Неужели человек, сам чуждый религии, мог бы это сделать? Неужели только случайность, что наиболее правдивое, сильное, вечное из всего, что написано Горьким, — наиболее религиозное?
В своем интеллигентском сознании или полусознании он отрицает религию. Но между интеллигентским сознанием его и его народной сущностью — противоречие неразрешимое. Тут-то именно, в религии, он и отрицает, преодолевает себя с наибольшей силой, с наибольшей мукой. Тут вопрос: быть или не быть Горькому истинным пророком того, к чему Россия идет, — народного сознания, народной власти, «народовластия», «демократии» в подлинном, религиозном смысле этого слова.

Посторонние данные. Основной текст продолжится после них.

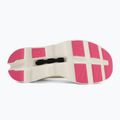 Women's running shoes On Cloudmonster white/lima 4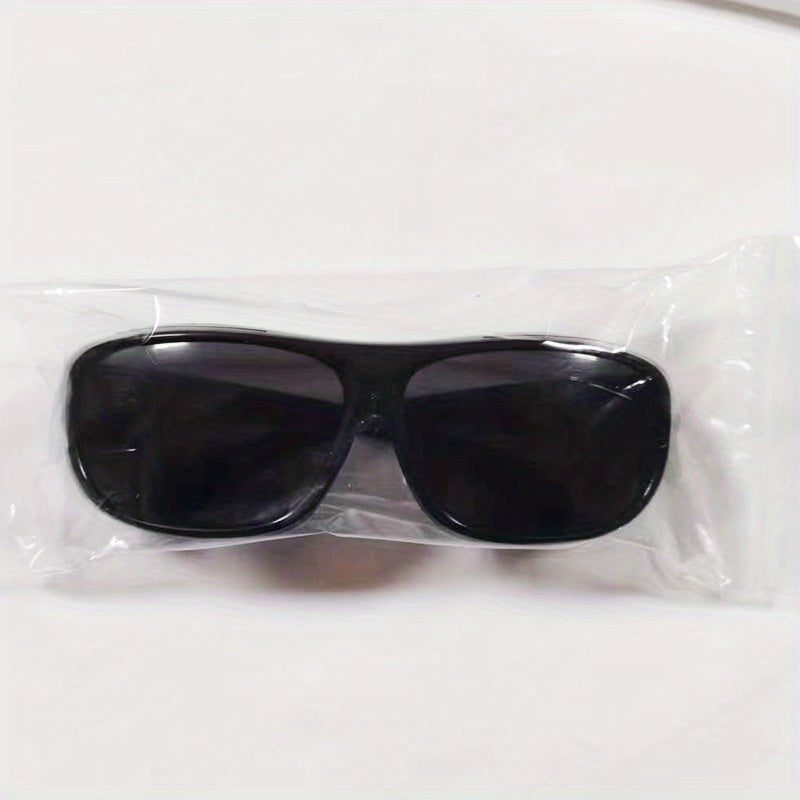 Men's Polarized Sports Sunglasses UV Protection Goggles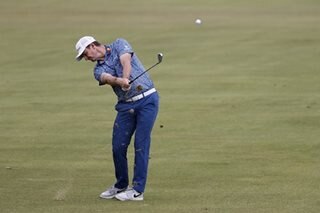 Rose leads by two in final round of Pebble Beach Pro-Am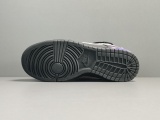 OFF-WHITE x Nike Dunk Low DM1602-001
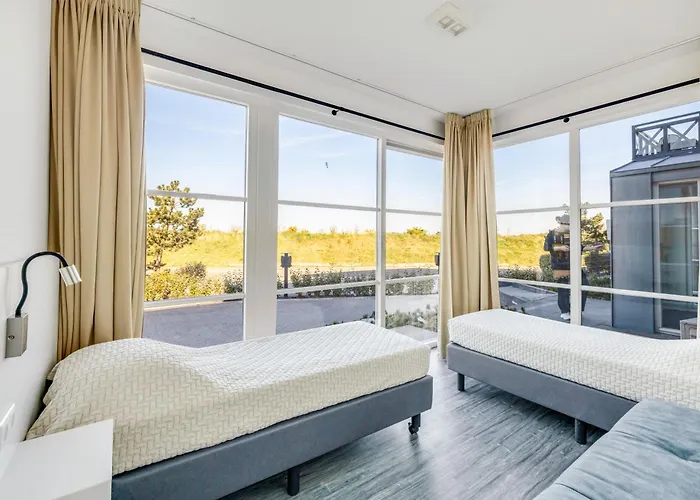 De Jan Gent - Kabbelaarsbank 8p - Not For Companies آودورب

«Не надо религии, Бога не надо», — говорит интеллигентское сознание Горького, а вот что говорит его народная сущность:
«В те дни (детства) мысли и чувства о Боге были главной пищей моей души… Бог был самым лучшим и светлым из всего, что окружало меня».
Так было в детстве, в начале жизни. Когда круг замыкается, то начало его сходится с концом. Богом все началось у Горького — не Богом ли и кончится?
Бог его — «бабушкин Бог». Бабушка маленького героя «Детства» Алеши Пешкова (Горький не скрывает, что Алеша — он сам) — духовная мать его: она родила его, создала, «вывела на свет», хранила, спасала в детстве, а может быть, и доныне спасает и будет спасать до конца.
«До нее как будто спал я, спрятанный в темноте, но явилась она, разбудила, вывела на свет… и сразу стала на всю жизнь другом, самым близким сердцу моему». На всю жизнь — на веки веков. Если это так, если бабушка, то и «бабушкин Бог»—самое лучшее и светлое в детстве, в начале жизни — тоже на всю жизнь, на веки веков.
Бабушка вся, до последней морщинки, — лицо живое, реальное; но это не только реальное лицо, а также символ, и, может быть, во всей русской литературе, не исключая опять-таки Толстого и Достоевского, нет символа более вещего, образа более синтетического, соединяющего.
Бабушка—сама Россия в ее глубочайшей народной религиозной сущности. Отречься от Бабушки значит отречься от самой России. Этого Горький не сделает, и если бы даже хотел, то не мог бы это сделать. Сколько бы ни отрекался от религии, какими бы безбожными словами ни говорил о ней, как бы ни был религиозно бессознателен или, хуже того, полусознателен, он все-таки не отречется от своей народной, «крестьянской» — «христианской» — сущности. И если Бабушка воистину Россия, то все, что говорит он о себе и о ней, — больше чем рассказ о своей жизни и даже больше чем исповедь — это проповедь, пророчество о том, куда идет Россия.